The deep problem is that the Founders’ rationale for having the entire House come up for election every two years — which was to encourage turn-over — has backfired. Now it encourages retention. Off the top of my head, I can think of several factors that would drive this tendency like name recognition, a preference for continuity over change and a sense of comfort with the current office holder over a newcomer without a significant public record.
So, not surprisingly, the likelihood of re-election is now high, so high that the real election isn’t in November. It’s in the earlier primary. The way to knock someone out of their seat is to go after them in the primary — a tactic now so common that “to primary” has become a common verb.
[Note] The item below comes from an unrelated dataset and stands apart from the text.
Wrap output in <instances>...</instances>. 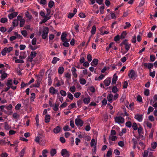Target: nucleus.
<instances>
[{"mask_svg": "<svg viewBox=\"0 0 157 157\" xmlns=\"http://www.w3.org/2000/svg\"><path fill=\"white\" fill-rule=\"evenodd\" d=\"M38 1L40 5H44L47 4L46 0H40V1L38 0Z\"/></svg>", "mask_w": 157, "mask_h": 157, "instance_id": "37998d69", "label": "nucleus"}, {"mask_svg": "<svg viewBox=\"0 0 157 157\" xmlns=\"http://www.w3.org/2000/svg\"><path fill=\"white\" fill-rule=\"evenodd\" d=\"M49 32V29L48 27L44 28L42 34V37L43 39H45L48 36V34Z\"/></svg>", "mask_w": 157, "mask_h": 157, "instance_id": "20e7f679", "label": "nucleus"}, {"mask_svg": "<svg viewBox=\"0 0 157 157\" xmlns=\"http://www.w3.org/2000/svg\"><path fill=\"white\" fill-rule=\"evenodd\" d=\"M154 110V108H153L151 106H150L149 107L148 110H147V114H150V113L152 112Z\"/></svg>", "mask_w": 157, "mask_h": 157, "instance_id": "5fc2aeb1", "label": "nucleus"}, {"mask_svg": "<svg viewBox=\"0 0 157 157\" xmlns=\"http://www.w3.org/2000/svg\"><path fill=\"white\" fill-rule=\"evenodd\" d=\"M137 129L139 138H143L144 137L143 135L144 134L143 131V128L141 126H140L138 127Z\"/></svg>", "mask_w": 157, "mask_h": 157, "instance_id": "9b49d317", "label": "nucleus"}, {"mask_svg": "<svg viewBox=\"0 0 157 157\" xmlns=\"http://www.w3.org/2000/svg\"><path fill=\"white\" fill-rule=\"evenodd\" d=\"M49 93L53 95L56 94H59L58 90L52 86H51L49 88Z\"/></svg>", "mask_w": 157, "mask_h": 157, "instance_id": "1a4fd4ad", "label": "nucleus"}, {"mask_svg": "<svg viewBox=\"0 0 157 157\" xmlns=\"http://www.w3.org/2000/svg\"><path fill=\"white\" fill-rule=\"evenodd\" d=\"M64 76L65 78L70 79L71 77V74L69 73L68 72L64 74Z\"/></svg>", "mask_w": 157, "mask_h": 157, "instance_id": "6e6d98bb", "label": "nucleus"}, {"mask_svg": "<svg viewBox=\"0 0 157 157\" xmlns=\"http://www.w3.org/2000/svg\"><path fill=\"white\" fill-rule=\"evenodd\" d=\"M59 59L56 57H54L52 61V63L53 64H56L57 61H59Z\"/></svg>", "mask_w": 157, "mask_h": 157, "instance_id": "72a5a7b5", "label": "nucleus"}, {"mask_svg": "<svg viewBox=\"0 0 157 157\" xmlns=\"http://www.w3.org/2000/svg\"><path fill=\"white\" fill-rule=\"evenodd\" d=\"M25 15L26 17L28 18V19L30 21L32 18V16L29 14L28 11H26L25 13Z\"/></svg>", "mask_w": 157, "mask_h": 157, "instance_id": "393cba45", "label": "nucleus"}, {"mask_svg": "<svg viewBox=\"0 0 157 157\" xmlns=\"http://www.w3.org/2000/svg\"><path fill=\"white\" fill-rule=\"evenodd\" d=\"M54 2L52 0H51L49 2L48 4V6L50 8H52L54 5Z\"/></svg>", "mask_w": 157, "mask_h": 157, "instance_id": "603ef678", "label": "nucleus"}, {"mask_svg": "<svg viewBox=\"0 0 157 157\" xmlns=\"http://www.w3.org/2000/svg\"><path fill=\"white\" fill-rule=\"evenodd\" d=\"M135 118L139 122H141L142 121L143 118V115L142 114H137L135 115Z\"/></svg>", "mask_w": 157, "mask_h": 157, "instance_id": "f8f14e48", "label": "nucleus"}, {"mask_svg": "<svg viewBox=\"0 0 157 157\" xmlns=\"http://www.w3.org/2000/svg\"><path fill=\"white\" fill-rule=\"evenodd\" d=\"M75 123L78 127H81L83 125L84 122L81 119L77 118L75 119Z\"/></svg>", "mask_w": 157, "mask_h": 157, "instance_id": "0eeeda50", "label": "nucleus"}, {"mask_svg": "<svg viewBox=\"0 0 157 157\" xmlns=\"http://www.w3.org/2000/svg\"><path fill=\"white\" fill-rule=\"evenodd\" d=\"M137 75H136L135 71L133 70H131L128 72V76L131 79L133 80L136 79Z\"/></svg>", "mask_w": 157, "mask_h": 157, "instance_id": "39448f33", "label": "nucleus"}, {"mask_svg": "<svg viewBox=\"0 0 157 157\" xmlns=\"http://www.w3.org/2000/svg\"><path fill=\"white\" fill-rule=\"evenodd\" d=\"M120 46H122L123 45L124 46L126 52H128L129 50L131 44H129L128 42V40L127 39H125L120 44Z\"/></svg>", "mask_w": 157, "mask_h": 157, "instance_id": "f03ea898", "label": "nucleus"}, {"mask_svg": "<svg viewBox=\"0 0 157 157\" xmlns=\"http://www.w3.org/2000/svg\"><path fill=\"white\" fill-rule=\"evenodd\" d=\"M112 155V150L111 148L109 149L106 154V156H110Z\"/></svg>", "mask_w": 157, "mask_h": 157, "instance_id": "a18cd8bd", "label": "nucleus"}, {"mask_svg": "<svg viewBox=\"0 0 157 157\" xmlns=\"http://www.w3.org/2000/svg\"><path fill=\"white\" fill-rule=\"evenodd\" d=\"M17 18L18 21H20V27H22L25 25V20L24 19L22 18V17L20 15H18L17 17Z\"/></svg>", "mask_w": 157, "mask_h": 157, "instance_id": "6e6552de", "label": "nucleus"}, {"mask_svg": "<svg viewBox=\"0 0 157 157\" xmlns=\"http://www.w3.org/2000/svg\"><path fill=\"white\" fill-rule=\"evenodd\" d=\"M37 55V53L36 51H33L31 52L30 56L34 58Z\"/></svg>", "mask_w": 157, "mask_h": 157, "instance_id": "864d4df0", "label": "nucleus"}, {"mask_svg": "<svg viewBox=\"0 0 157 157\" xmlns=\"http://www.w3.org/2000/svg\"><path fill=\"white\" fill-rule=\"evenodd\" d=\"M144 124L147 126L149 128H151L152 127V124L148 121H144Z\"/></svg>", "mask_w": 157, "mask_h": 157, "instance_id": "5701e85b", "label": "nucleus"}, {"mask_svg": "<svg viewBox=\"0 0 157 157\" xmlns=\"http://www.w3.org/2000/svg\"><path fill=\"white\" fill-rule=\"evenodd\" d=\"M8 19L6 17H2L0 20V22L2 23H5L7 21Z\"/></svg>", "mask_w": 157, "mask_h": 157, "instance_id": "e2e57ef3", "label": "nucleus"}, {"mask_svg": "<svg viewBox=\"0 0 157 157\" xmlns=\"http://www.w3.org/2000/svg\"><path fill=\"white\" fill-rule=\"evenodd\" d=\"M98 59H94L92 61L91 63V65L94 67L97 66L98 63Z\"/></svg>", "mask_w": 157, "mask_h": 157, "instance_id": "aec40b11", "label": "nucleus"}, {"mask_svg": "<svg viewBox=\"0 0 157 157\" xmlns=\"http://www.w3.org/2000/svg\"><path fill=\"white\" fill-rule=\"evenodd\" d=\"M68 109H71L75 107H76L75 103H73L71 104L68 106Z\"/></svg>", "mask_w": 157, "mask_h": 157, "instance_id": "c9c22d12", "label": "nucleus"}, {"mask_svg": "<svg viewBox=\"0 0 157 157\" xmlns=\"http://www.w3.org/2000/svg\"><path fill=\"white\" fill-rule=\"evenodd\" d=\"M13 84V81L12 79L8 80L6 83V85L7 87H11Z\"/></svg>", "mask_w": 157, "mask_h": 157, "instance_id": "a878e982", "label": "nucleus"}, {"mask_svg": "<svg viewBox=\"0 0 157 157\" xmlns=\"http://www.w3.org/2000/svg\"><path fill=\"white\" fill-rule=\"evenodd\" d=\"M61 154L63 157H69L70 156L69 151L66 149H63L61 151Z\"/></svg>", "mask_w": 157, "mask_h": 157, "instance_id": "9d476101", "label": "nucleus"}, {"mask_svg": "<svg viewBox=\"0 0 157 157\" xmlns=\"http://www.w3.org/2000/svg\"><path fill=\"white\" fill-rule=\"evenodd\" d=\"M13 47H10L8 48L5 47L2 50L1 53L2 56H5L7 53H9L13 50Z\"/></svg>", "mask_w": 157, "mask_h": 157, "instance_id": "7ed1b4c3", "label": "nucleus"}, {"mask_svg": "<svg viewBox=\"0 0 157 157\" xmlns=\"http://www.w3.org/2000/svg\"><path fill=\"white\" fill-rule=\"evenodd\" d=\"M105 77V75L103 74H101L98 78L96 77L95 79V80L100 81L102 80Z\"/></svg>", "mask_w": 157, "mask_h": 157, "instance_id": "7c9ffc66", "label": "nucleus"}, {"mask_svg": "<svg viewBox=\"0 0 157 157\" xmlns=\"http://www.w3.org/2000/svg\"><path fill=\"white\" fill-rule=\"evenodd\" d=\"M41 80V78L39 77H37V83L34 84L33 87H39L40 86V84Z\"/></svg>", "mask_w": 157, "mask_h": 157, "instance_id": "4468645a", "label": "nucleus"}, {"mask_svg": "<svg viewBox=\"0 0 157 157\" xmlns=\"http://www.w3.org/2000/svg\"><path fill=\"white\" fill-rule=\"evenodd\" d=\"M59 106V104H55L54 105V106H53L52 108L55 111H57L59 109L58 107Z\"/></svg>", "mask_w": 157, "mask_h": 157, "instance_id": "49530a36", "label": "nucleus"}, {"mask_svg": "<svg viewBox=\"0 0 157 157\" xmlns=\"http://www.w3.org/2000/svg\"><path fill=\"white\" fill-rule=\"evenodd\" d=\"M83 102L82 99H79L77 101L78 106L80 108L82 107Z\"/></svg>", "mask_w": 157, "mask_h": 157, "instance_id": "f704fd0d", "label": "nucleus"}, {"mask_svg": "<svg viewBox=\"0 0 157 157\" xmlns=\"http://www.w3.org/2000/svg\"><path fill=\"white\" fill-rule=\"evenodd\" d=\"M111 82V79L110 78H108L104 81V82L105 86H108Z\"/></svg>", "mask_w": 157, "mask_h": 157, "instance_id": "f3484780", "label": "nucleus"}, {"mask_svg": "<svg viewBox=\"0 0 157 157\" xmlns=\"http://www.w3.org/2000/svg\"><path fill=\"white\" fill-rule=\"evenodd\" d=\"M90 101V98L89 97L87 98H85L83 100V101L85 104H88Z\"/></svg>", "mask_w": 157, "mask_h": 157, "instance_id": "cd10ccee", "label": "nucleus"}, {"mask_svg": "<svg viewBox=\"0 0 157 157\" xmlns=\"http://www.w3.org/2000/svg\"><path fill=\"white\" fill-rule=\"evenodd\" d=\"M48 152V151L46 149H44L42 151V155L43 157H47V154Z\"/></svg>", "mask_w": 157, "mask_h": 157, "instance_id": "79ce46f5", "label": "nucleus"}, {"mask_svg": "<svg viewBox=\"0 0 157 157\" xmlns=\"http://www.w3.org/2000/svg\"><path fill=\"white\" fill-rule=\"evenodd\" d=\"M35 98V94L34 93H32L31 94L30 97V100L31 101H33Z\"/></svg>", "mask_w": 157, "mask_h": 157, "instance_id": "58836bf2", "label": "nucleus"}, {"mask_svg": "<svg viewBox=\"0 0 157 157\" xmlns=\"http://www.w3.org/2000/svg\"><path fill=\"white\" fill-rule=\"evenodd\" d=\"M18 14L17 12H13L8 15V17L10 19H12L13 18L17 17Z\"/></svg>", "mask_w": 157, "mask_h": 157, "instance_id": "ddd939ff", "label": "nucleus"}, {"mask_svg": "<svg viewBox=\"0 0 157 157\" xmlns=\"http://www.w3.org/2000/svg\"><path fill=\"white\" fill-rule=\"evenodd\" d=\"M13 117L14 119H17L19 117V115L17 113H14L13 114Z\"/></svg>", "mask_w": 157, "mask_h": 157, "instance_id": "680f3d73", "label": "nucleus"}, {"mask_svg": "<svg viewBox=\"0 0 157 157\" xmlns=\"http://www.w3.org/2000/svg\"><path fill=\"white\" fill-rule=\"evenodd\" d=\"M132 128L134 130H136L138 129L137 125L136 123H134L132 125Z\"/></svg>", "mask_w": 157, "mask_h": 157, "instance_id": "13d9d810", "label": "nucleus"}, {"mask_svg": "<svg viewBox=\"0 0 157 157\" xmlns=\"http://www.w3.org/2000/svg\"><path fill=\"white\" fill-rule=\"evenodd\" d=\"M67 36V34L65 33H63L61 36V39L63 42L67 41V39L66 38V37Z\"/></svg>", "mask_w": 157, "mask_h": 157, "instance_id": "dca6fc26", "label": "nucleus"}, {"mask_svg": "<svg viewBox=\"0 0 157 157\" xmlns=\"http://www.w3.org/2000/svg\"><path fill=\"white\" fill-rule=\"evenodd\" d=\"M52 82V80L50 76H48V85L49 86H51Z\"/></svg>", "mask_w": 157, "mask_h": 157, "instance_id": "0e129e2a", "label": "nucleus"}, {"mask_svg": "<svg viewBox=\"0 0 157 157\" xmlns=\"http://www.w3.org/2000/svg\"><path fill=\"white\" fill-rule=\"evenodd\" d=\"M6 108L8 110H11L13 108L12 105L11 104H10L9 105H5Z\"/></svg>", "mask_w": 157, "mask_h": 157, "instance_id": "338daca9", "label": "nucleus"}, {"mask_svg": "<svg viewBox=\"0 0 157 157\" xmlns=\"http://www.w3.org/2000/svg\"><path fill=\"white\" fill-rule=\"evenodd\" d=\"M18 20L17 19H14L13 22L12 26L13 27H16L18 25Z\"/></svg>", "mask_w": 157, "mask_h": 157, "instance_id": "c85d7f7f", "label": "nucleus"}, {"mask_svg": "<svg viewBox=\"0 0 157 157\" xmlns=\"http://www.w3.org/2000/svg\"><path fill=\"white\" fill-rule=\"evenodd\" d=\"M114 121L116 123L119 124H123L124 122V118L121 116L116 117L114 118Z\"/></svg>", "mask_w": 157, "mask_h": 157, "instance_id": "423d86ee", "label": "nucleus"}, {"mask_svg": "<svg viewBox=\"0 0 157 157\" xmlns=\"http://www.w3.org/2000/svg\"><path fill=\"white\" fill-rule=\"evenodd\" d=\"M149 90L148 89H145L144 91V94L146 96H148L149 94Z\"/></svg>", "mask_w": 157, "mask_h": 157, "instance_id": "052dcab7", "label": "nucleus"}, {"mask_svg": "<svg viewBox=\"0 0 157 157\" xmlns=\"http://www.w3.org/2000/svg\"><path fill=\"white\" fill-rule=\"evenodd\" d=\"M71 71L73 76L75 78H77L78 77V75L76 73L77 70L74 67H72Z\"/></svg>", "mask_w": 157, "mask_h": 157, "instance_id": "2eb2a0df", "label": "nucleus"}, {"mask_svg": "<svg viewBox=\"0 0 157 157\" xmlns=\"http://www.w3.org/2000/svg\"><path fill=\"white\" fill-rule=\"evenodd\" d=\"M63 129L64 131H71V129L68 125H65L63 128Z\"/></svg>", "mask_w": 157, "mask_h": 157, "instance_id": "4d7b16f0", "label": "nucleus"}, {"mask_svg": "<svg viewBox=\"0 0 157 157\" xmlns=\"http://www.w3.org/2000/svg\"><path fill=\"white\" fill-rule=\"evenodd\" d=\"M64 84V82L62 80H61L60 81L58 80V82L56 84V86L59 87L61 85H63Z\"/></svg>", "mask_w": 157, "mask_h": 157, "instance_id": "4c0bfd02", "label": "nucleus"}, {"mask_svg": "<svg viewBox=\"0 0 157 157\" xmlns=\"http://www.w3.org/2000/svg\"><path fill=\"white\" fill-rule=\"evenodd\" d=\"M64 71V68L63 67H60L58 68V73L60 75L62 74Z\"/></svg>", "mask_w": 157, "mask_h": 157, "instance_id": "c756f323", "label": "nucleus"}, {"mask_svg": "<svg viewBox=\"0 0 157 157\" xmlns=\"http://www.w3.org/2000/svg\"><path fill=\"white\" fill-rule=\"evenodd\" d=\"M70 91L73 94L76 91V88L74 86H71L70 88Z\"/></svg>", "mask_w": 157, "mask_h": 157, "instance_id": "8fccbe9b", "label": "nucleus"}, {"mask_svg": "<svg viewBox=\"0 0 157 157\" xmlns=\"http://www.w3.org/2000/svg\"><path fill=\"white\" fill-rule=\"evenodd\" d=\"M105 8V6L104 5L102 6H101L100 7L99 10H100V14H103L104 13V10Z\"/></svg>", "mask_w": 157, "mask_h": 157, "instance_id": "09e8293b", "label": "nucleus"}, {"mask_svg": "<svg viewBox=\"0 0 157 157\" xmlns=\"http://www.w3.org/2000/svg\"><path fill=\"white\" fill-rule=\"evenodd\" d=\"M112 91L114 93H117L118 91V90L117 86H113L112 88Z\"/></svg>", "mask_w": 157, "mask_h": 157, "instance_id": "3c124183", "label": "nucleus"}, {"mask_svg": "<svg viewBox=\"0 0 157 157\" xmlns=\"http://www.w3.org/2000/svg\"><path fill=\"white\" fill-rule=\"evenodd\" d=\"M7 77V74L5 73H3L2 75H1V79L3 80L5 79Z\"/></svg>", "mask_w": 157, "mask_h": 157, "instance_id": "de8ad7c7", "label": "nucleus"}, {"mask_svg": "<svg viewBox=\"0 0 157 157\" xmlns=\"http://www.w3.org/2000/svg\"><path fill=\"white\" fill-rule=\"evenodd\" d=\"M157 143L156 142H153L151 144V146L152 148L155 149L157 147Z\"/></svg>", "mask_w": 157, "mask_h": 157, "instance_id": "774afa93", "label": "nucleus"}, {"mask_svg": "<svg viewBox=\"0 0 157 157\" xmlns=\"http://www.w3.org/2000/svg\"><path fill=\"white\" fill-rule=\"evenodd\" d=\"M150 103L151 105L152 104V106L155 109H157V102H153V100L151 99L150 102Z\"/></svg>", "mask_w": 157, "mask_h": 157, "instance_id": "bb28decb", "label": "nucleus"}, {"mask_svg": "<svg viewBox=\"0 0 157 157\" xmlns=\"http://www.w3.org/2000/svg\"><path fill=\"white\" fill-rule=\"evenodd\" d=\"M131 26V24L130 23L128 22H126L125 23V25L124 27V29H127L128 28H129Z\"/></svg>", "mask_w": 157, "mask_h": 157, "instance_id": "69168bd1", "label": "nucleus"}, {"mask_svg": "<svg viewBox=\"0 0 157 157\" xmlns=\"http://www.w3.org/2000/svg\"><path fill=\"white\" fill-rule=\"evenodd\" d=\"M96 144L97 142L95 141V140L94 139H92L90 142V146L93 147L94 145L96 146Z\"/></svg>", "mask_w": 157, "mask_h": 157, "instance_id": "e433bc0d", "label": "nucleus"}, {"mask_svg": "<svg viewBox=\"0 0 157 157\" xmlns=\"http://www.w3.org/2000/svg\"><path fill=\"white\" fill-rule=\"evenodd\" d=\"M46 10L47 12L46 16L45 17L42 19L40 22V24L45 23L47 21L50 19L51 17V16L50 15V13L51 12V10L47 8Z\"/></svg>", "mask_w": 157, "mask_h": 157, "instance_id": "f257e3e1", "label": "nucleus"}, {"mask_svg": "<svg viewBox=\"0 0 157 157\" xmlns=\"http://www.w3.org/2000/svg\"><path fill=\"white\" fill-rule=\"evenodd\" d=\"M51 119V116L48 114L46 115L44 117V121L46 123L49 122Z\"/></svg>", "mask_w": 157, "mask_h": 157, "instance_id": "4be33fe9", "label": "nucleus"}, {"mask_svg": "<svg viewBox=\"0 0 157 157\" xmlns=\"http://www.w3.org/2000/svg\"><path fill=\"white\" fill-rule=\"evenodd\" d=\"M117 138V137L116 136L110 135L109 138V143H111V141H115Z\"/></svg>", "mask_w": 157, "mask_h": 157, "instance_id": "a211bd4d", "label": "nucleus"}, {"mask_svg": "<svg viewBox=\"0 0 157 157\" xmlns=\"http://www.w3.org/2000/svg\"><path fill=\"white\" fill-rule=\"evenodd\" d=\"M117 80V76L116 74H115L113 75L112 79V84H115Z\"/></svg>", "mask_w": 157, "mask_h": 157, "instance_id": "b1692460", "label": "nucleus"}, {"mask_svg": "<svg viewBox=\"0 0 157 157\" xmlns=\"http://www.w3.org/2000/svg\"><path fill=\"white\" fill-rule=\"evenodd\" d=\"M127 33L126 31H123L122 32V33H121V35L120 37H121V39L124 38L127 35Z\"/></svg>", "mask_w": 157, "mask_h": 157, "instance_id": "ea45409f", "label": "nucleus"}, {"mask_svg": "<svg viewBox=\"0 0 157 157\" xmlns=\"http://www.w3.org/2000/svg\"><path fill=\"white\" fill-rule=\"evenodd\" d=\"M35 120H36V125L37 126V127H38L39 125V116L38 115H37L36 116V118H35Z\"/></svg>", "mask_w": 157, "mask_h": 157, "instance_id": "a19ab883", "label": "nucleus"}, {"mask_svg": "<svg viewBox=\"0 0 157 157\" xmlns=\"http://www.w3.org/2000/svg\"><path fill=\"white\" fill-rule=\"evenodd\" d=\"M145 1L144 0H142L140 2L139 5L138 7H137L136 8V9L138 10V9L139 8V7H141L145 3Z\"/></svg>", "mask_w": 157, "mask_h": 157, "instance_id": "bf43d9fd", "label": "nucleus"}, {"mask_svg": "<svg viewBox=\"0 0 157 157\" xmlns=\"http://www.w3.org/2000/svg\"><path fill=\"white\" fill-rule=\"evenodd\" d=\"M56 153V150L55 149H52L50 152L51 155V156H53Z\"/></svg>", "mask_w": 157, "mask_h": 157, "instance_id": "c03bdc74", "label": "nucleus"}, {"mask_svg": "<svg viewBox=\"0 0 157 157\" xmlns=\"http://www.w3.org/2000/svg\"><path fill=\"white\" fill-rule=\"evenodd\" d=\"M61 130V128L59 126H57L53 129V132L55 134H57Z\"/></svg>", "mask_w": 157, "mask_h": 157, "instance_id": "412c9836", "label": "nucleus"}, {"mask_svg": "<svg viewBox=\"0 0 157 157\" xmlns=\"http://www.w3.org/2000/svg\"><path fill=\"white\" fill-rule=\"evenodd\" d=\"M96 30V27L95 25H93L91 30V33L92 35H94L95 34Z\"/></svg>", "mask_w": 157, "mask_h": 157, "instance_id": "2f4dec72", "label": "nucleus"}, {"mask_svg": "<svg viewBox=\"0 0 157 157\" xmlns=\"http://www.w3.org/2000/svg\"><path fill=\"white\" fill-rule=\"evenodd\" d=\"M80 83L82 85L85 84L86 82V80L84 78H80L79 79Z\"/></svg>", "mask_w": 157, "mask_h": 157, "instance_id": "473e14b6", "label": "nucleus"}, {"mask_svg": "<svg viewBox=\"0 0 157 157\" xmlns=\"http://www.w3.org/2000/svg\"><path fill=\"white\" fill-rule=\"evenodd\" d=\"M113 95L112 94H109L107 97L108 101L110 103H112L113 101Z\"/></svg>", "mask_w": 157, "mask_h": 157, "instance_id": "6ab92c4d", "label": "nucleus"}]
</instances>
This political gambit, of course, drives the parties to even greater polarization because it is typically the extreme wing that gets its knickers in a twist over the excessive moderation of the current congressperson and comes swooping in from the radical wing. We saw this in dramatic fashion when Eric Cantor, then the House Majority Leader, got tossed into the dumpster by an obscure economist named David Brat, whom no one had even heard of before and who, according to Cook’s analysis, is a virtual shoe-in for re-election. FWIW, Brat aligned himself with the extreme right-wing Freedom Caucus and has accomplished essentially nothing but be a reliable vote to block any legislation proposed by any Democrat.
This end-point seems to be an inevitable and troubling outcome of our form of government, one that the Parliamentary system avoids. The only solution I can see is for moderates to become so infuriated with the extremists that they primary them with more reasonable candidates. We’ll see if this strategy emerges in any meaningful way in the next couple of election cycles.